Primo Levi: Si esto es un hombre
La obra Holocausto, de Charles Reznikoff (1894-1976), corresponde a un tipo de escritura a la que se denominó poesía objetivista. La mejor explicación acerca de en qué consiste esta la encontramos en la nota con la que el propio Reznikoff abre el libro: “Todo lo que sigue está basado en una publicación del gobierno de los Estados Unidos, Juicios de criminales de guerra ante los tribunales de Nüremberg, y los registros del juicio a Eichmann en Jerusalén”.
En la parte titulada “guettos”, leemos: “Los niños pequeños lloriqueaban por las calles / debido al frío y al hambre / se los encontraba en la mañana / muertos por congelamiento. / Los cadáveres yacían en las calles vacías, / mordisqueados por las ratas; / y los cuervos bajaban en bandadas / para picotear los cuerpos”. La imagen que esto impone es, después de todo, imposible, porque lo que da a ver no es sólo la muerte de aquellos niños, sino su completa aniquilación, el absoluto abandono de sus vidas entregadas a la acción ciega de los elementos: hambre, frío, ratas, cuervos. Pero la violencia no viene de la naturaleza, sino de haber sido abandonados a esta, viene de la acción humana que transforma a la naturaleza en voracidad y a la muerte en degradación. Esto es lo que hay de devastador en el poema de Reznikoff. La paradoja de una especie de “poema sin poesía”, si se me permite la expresión, que lleva su propia posibilidad a una completa consumación (agotando todo resto propiamente “literario”) al plegarse sobre el documento jurídico que le sirve de antecedente. Como si la escritura fuse completamente extraña e indiferente al crimen o, al contrario, como si esa “objetividad” fuese la única forma en que el lenguaje puede hacerse al horror.

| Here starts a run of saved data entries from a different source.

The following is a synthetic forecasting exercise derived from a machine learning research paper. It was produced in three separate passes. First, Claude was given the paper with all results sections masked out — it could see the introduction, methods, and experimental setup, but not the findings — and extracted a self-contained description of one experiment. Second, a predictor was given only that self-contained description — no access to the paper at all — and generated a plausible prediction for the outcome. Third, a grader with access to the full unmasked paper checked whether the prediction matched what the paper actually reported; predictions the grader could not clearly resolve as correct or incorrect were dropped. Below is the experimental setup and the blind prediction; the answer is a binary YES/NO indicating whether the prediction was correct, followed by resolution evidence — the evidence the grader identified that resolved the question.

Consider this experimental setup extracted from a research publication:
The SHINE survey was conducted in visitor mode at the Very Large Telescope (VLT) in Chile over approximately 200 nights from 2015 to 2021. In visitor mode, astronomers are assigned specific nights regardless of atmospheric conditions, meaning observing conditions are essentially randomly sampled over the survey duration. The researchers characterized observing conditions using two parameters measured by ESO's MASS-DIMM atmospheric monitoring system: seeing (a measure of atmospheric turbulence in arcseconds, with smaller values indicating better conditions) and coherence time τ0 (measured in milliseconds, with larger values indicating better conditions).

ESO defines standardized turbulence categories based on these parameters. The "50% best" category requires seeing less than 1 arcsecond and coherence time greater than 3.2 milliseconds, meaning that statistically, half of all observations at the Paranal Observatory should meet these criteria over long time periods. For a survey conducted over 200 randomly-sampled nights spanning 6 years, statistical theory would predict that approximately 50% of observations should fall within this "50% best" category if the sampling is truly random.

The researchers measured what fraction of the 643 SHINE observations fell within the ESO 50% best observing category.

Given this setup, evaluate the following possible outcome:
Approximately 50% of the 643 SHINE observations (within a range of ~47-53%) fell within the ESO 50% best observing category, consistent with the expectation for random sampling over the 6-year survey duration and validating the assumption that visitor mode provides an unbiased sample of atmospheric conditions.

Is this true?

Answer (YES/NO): YES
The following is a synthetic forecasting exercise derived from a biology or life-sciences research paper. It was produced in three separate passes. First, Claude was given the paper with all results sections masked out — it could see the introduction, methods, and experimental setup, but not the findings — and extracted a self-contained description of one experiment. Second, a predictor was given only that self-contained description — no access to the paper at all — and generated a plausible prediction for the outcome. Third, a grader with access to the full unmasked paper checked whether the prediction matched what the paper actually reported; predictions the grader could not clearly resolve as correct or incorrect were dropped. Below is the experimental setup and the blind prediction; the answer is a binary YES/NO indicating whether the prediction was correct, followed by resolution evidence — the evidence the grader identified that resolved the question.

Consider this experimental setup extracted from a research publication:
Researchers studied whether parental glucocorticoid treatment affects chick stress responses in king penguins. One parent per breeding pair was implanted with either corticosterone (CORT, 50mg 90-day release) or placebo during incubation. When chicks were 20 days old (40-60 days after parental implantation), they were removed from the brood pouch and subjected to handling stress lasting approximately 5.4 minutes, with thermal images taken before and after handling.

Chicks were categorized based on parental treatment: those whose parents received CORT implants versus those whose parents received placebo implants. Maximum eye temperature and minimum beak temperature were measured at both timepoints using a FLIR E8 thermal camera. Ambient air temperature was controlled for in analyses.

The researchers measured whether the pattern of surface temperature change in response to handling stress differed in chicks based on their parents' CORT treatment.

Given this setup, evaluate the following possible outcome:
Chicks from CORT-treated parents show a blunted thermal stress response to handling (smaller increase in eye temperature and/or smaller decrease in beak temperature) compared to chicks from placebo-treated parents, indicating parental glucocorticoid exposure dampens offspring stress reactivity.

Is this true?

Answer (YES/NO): NO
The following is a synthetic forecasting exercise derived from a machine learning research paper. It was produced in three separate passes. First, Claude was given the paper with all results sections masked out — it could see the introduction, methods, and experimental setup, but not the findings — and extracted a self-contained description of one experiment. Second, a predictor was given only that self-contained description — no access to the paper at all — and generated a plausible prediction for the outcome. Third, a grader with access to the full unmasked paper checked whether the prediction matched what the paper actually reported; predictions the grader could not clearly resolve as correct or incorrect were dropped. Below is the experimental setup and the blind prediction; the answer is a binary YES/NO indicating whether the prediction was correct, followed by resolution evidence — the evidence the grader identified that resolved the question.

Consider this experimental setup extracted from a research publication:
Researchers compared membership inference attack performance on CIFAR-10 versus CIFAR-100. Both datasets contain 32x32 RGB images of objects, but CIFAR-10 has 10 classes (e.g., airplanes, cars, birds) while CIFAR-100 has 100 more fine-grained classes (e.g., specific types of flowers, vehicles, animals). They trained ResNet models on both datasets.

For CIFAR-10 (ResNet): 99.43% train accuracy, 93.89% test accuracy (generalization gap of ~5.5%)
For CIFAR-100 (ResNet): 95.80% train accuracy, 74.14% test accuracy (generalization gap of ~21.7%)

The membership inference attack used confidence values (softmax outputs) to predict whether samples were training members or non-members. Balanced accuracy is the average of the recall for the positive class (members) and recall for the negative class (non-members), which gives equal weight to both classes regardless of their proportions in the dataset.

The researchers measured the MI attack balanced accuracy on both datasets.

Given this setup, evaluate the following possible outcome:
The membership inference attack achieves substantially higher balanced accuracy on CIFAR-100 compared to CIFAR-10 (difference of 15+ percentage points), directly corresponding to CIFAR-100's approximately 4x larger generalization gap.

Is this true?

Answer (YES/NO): NO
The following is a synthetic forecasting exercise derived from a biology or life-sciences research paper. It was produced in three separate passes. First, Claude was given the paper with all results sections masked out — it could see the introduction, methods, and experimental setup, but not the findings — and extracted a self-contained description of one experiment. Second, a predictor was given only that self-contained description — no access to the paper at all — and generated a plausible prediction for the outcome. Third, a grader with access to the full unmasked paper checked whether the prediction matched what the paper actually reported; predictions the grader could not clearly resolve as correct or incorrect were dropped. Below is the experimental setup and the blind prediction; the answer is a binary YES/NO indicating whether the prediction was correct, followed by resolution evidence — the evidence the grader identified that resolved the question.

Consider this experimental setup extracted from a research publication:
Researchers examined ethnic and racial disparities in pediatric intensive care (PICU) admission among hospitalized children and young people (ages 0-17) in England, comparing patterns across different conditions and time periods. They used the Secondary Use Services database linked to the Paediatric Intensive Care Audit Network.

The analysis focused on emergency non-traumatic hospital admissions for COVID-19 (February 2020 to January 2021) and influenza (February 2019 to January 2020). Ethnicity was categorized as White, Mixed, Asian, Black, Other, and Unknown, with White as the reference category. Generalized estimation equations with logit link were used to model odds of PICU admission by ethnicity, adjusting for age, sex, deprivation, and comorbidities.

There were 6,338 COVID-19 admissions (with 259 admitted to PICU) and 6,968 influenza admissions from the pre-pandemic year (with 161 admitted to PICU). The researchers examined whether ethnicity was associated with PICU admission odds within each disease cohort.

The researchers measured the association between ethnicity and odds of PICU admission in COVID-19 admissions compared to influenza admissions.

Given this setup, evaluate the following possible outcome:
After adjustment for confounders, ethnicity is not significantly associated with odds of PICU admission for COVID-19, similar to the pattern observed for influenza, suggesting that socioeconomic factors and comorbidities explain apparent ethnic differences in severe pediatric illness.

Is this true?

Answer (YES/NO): NO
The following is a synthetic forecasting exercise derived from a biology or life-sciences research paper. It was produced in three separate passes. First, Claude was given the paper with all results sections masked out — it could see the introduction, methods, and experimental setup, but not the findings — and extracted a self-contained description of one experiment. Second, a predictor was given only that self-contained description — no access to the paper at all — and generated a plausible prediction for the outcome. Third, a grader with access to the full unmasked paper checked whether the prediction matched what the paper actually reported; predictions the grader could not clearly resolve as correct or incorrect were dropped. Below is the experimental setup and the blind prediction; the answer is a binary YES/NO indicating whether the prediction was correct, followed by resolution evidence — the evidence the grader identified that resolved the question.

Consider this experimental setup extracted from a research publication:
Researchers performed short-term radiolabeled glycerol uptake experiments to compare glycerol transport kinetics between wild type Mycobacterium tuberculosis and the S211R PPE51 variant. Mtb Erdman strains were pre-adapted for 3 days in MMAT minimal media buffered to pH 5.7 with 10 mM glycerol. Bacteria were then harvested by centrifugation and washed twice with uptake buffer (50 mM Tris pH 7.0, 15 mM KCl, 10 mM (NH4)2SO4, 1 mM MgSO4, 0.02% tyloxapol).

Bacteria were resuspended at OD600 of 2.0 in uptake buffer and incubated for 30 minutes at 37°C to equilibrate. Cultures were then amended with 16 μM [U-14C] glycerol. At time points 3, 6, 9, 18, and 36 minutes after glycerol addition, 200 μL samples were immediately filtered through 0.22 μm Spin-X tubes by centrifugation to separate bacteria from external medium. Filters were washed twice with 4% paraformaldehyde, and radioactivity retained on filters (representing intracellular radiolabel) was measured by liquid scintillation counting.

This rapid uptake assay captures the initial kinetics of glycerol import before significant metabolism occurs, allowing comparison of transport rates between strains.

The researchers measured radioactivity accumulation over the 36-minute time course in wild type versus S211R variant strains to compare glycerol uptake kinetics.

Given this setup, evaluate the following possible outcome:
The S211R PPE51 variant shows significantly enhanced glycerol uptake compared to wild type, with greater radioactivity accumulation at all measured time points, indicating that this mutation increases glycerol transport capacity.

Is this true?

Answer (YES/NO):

La escritura de Reznikoff es abrumadora, relata situaciones y diálogos de tal forma que lo terrible de los acontecimientos llega a consistir estrictamente en un desnudo así sucedió.
¿Cómo se dice de algo inimaginable que efectivamente sucedió? ¿Cómo se dice que lo inimaginable sucedió? ¿Cómo se dice en un relato que lo inenarrable sucedió? “En toda transmisión de lo traumático –dice Claude Lanzmann– hay siempre una parte que no es transmisible”. Es la “parte” que consiste por entero en el dolor (físico, moral y psicológico). El dolor humano no se puede informar. Paradójicamente, allí donde aparentemente se lo ha podido registrar, medir, describir, se escapa lo esencial, lo que había de humano en ese sufrimiento: la atormentada conciencia de haber sido “objeto” de un descomunal proceso de aniquilación. El hecho mismo de la muerte parece un “accidente” como efecto de los procedimientos dispuestos para una destrucción sin fin. Señala Lanzmann: “Entre las condiciones que permitieron el exterminio y el exterminio mismo –el hecho del exterminio– existe una ruptura de continuidad, hay un hiato, un salto, existe un abismo”. El poema da cuerpo significante a una región de lo real desde la que no recibimos “significados”.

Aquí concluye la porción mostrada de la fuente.